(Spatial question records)
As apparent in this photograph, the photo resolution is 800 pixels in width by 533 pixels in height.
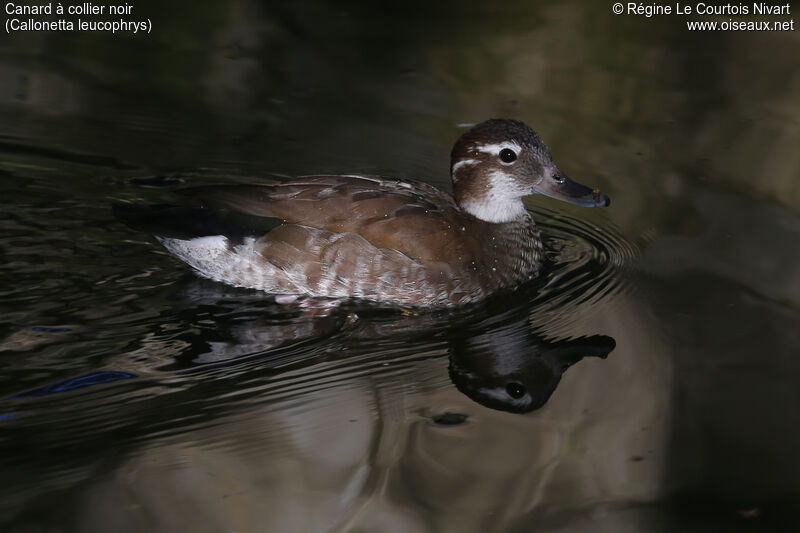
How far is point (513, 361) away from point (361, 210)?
142 cm

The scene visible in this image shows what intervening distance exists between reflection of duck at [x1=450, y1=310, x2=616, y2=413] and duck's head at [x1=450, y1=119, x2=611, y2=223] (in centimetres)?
103

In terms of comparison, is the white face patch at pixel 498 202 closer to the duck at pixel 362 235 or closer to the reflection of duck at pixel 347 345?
the duck at pixel 362 235

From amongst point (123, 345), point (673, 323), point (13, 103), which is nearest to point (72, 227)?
point (123, 345)

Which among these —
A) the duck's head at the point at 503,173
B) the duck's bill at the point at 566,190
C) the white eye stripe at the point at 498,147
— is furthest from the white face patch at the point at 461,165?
the duck's bill at the point at 566,190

### Written instruction
Could you reproduce every record above exactly, leaving out the pictures?

### Exercise solution
As apparent in this photograph, the photo resolution is 800 pixels in width by 533 pixels in height.
How far is point (513, 361) away from point (361, 210)?
142 cm

The scene visible in this image shows what intervening distance exists between reflection of duck at [x1=450, y1=310, x2=616, y2=413] and duck's head at [x1=450, y1=119, x2=611, y2=223] (in centimetres)?
103

In terms of comparison, is the white face patch at pixel 498 202 closer to the duck at pixel 362 235 or closer to the reflection of duck at pixel 347 345?
the duck at pixel 362 235

From amongst point (123, 345), point (673, 323), point (13, 103), which is nearest to point (72, 227)?
point (123, 345)

Which among these —
A) the duck's head at the point at 503,173
B) the duck's bill at the point at 566,190
C) the white eye stripe at the point at 498,147
— is furthest from the white face patch at the point at 461,165?
the duck's bill at the point at 566,190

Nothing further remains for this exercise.